Source material ▸
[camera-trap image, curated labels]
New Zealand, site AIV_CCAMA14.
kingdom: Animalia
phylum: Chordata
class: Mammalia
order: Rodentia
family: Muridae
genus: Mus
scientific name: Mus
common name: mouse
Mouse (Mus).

Directions for this task ▸ Each line from the one containing "New Zealand, site AIV_CCAMA14." down to the final line of the listing must appear in the answer exactly as written, and no other line may.

Task solution ▸
New Zealand, site AIV_CCAMA14.
kingdom: Animalia
phylum: Chordata
class: Mammalia
order: Rodentia
family: Muridae
genus: Mus
scientific name: Mus
common name: mouse
Mouse (Mus).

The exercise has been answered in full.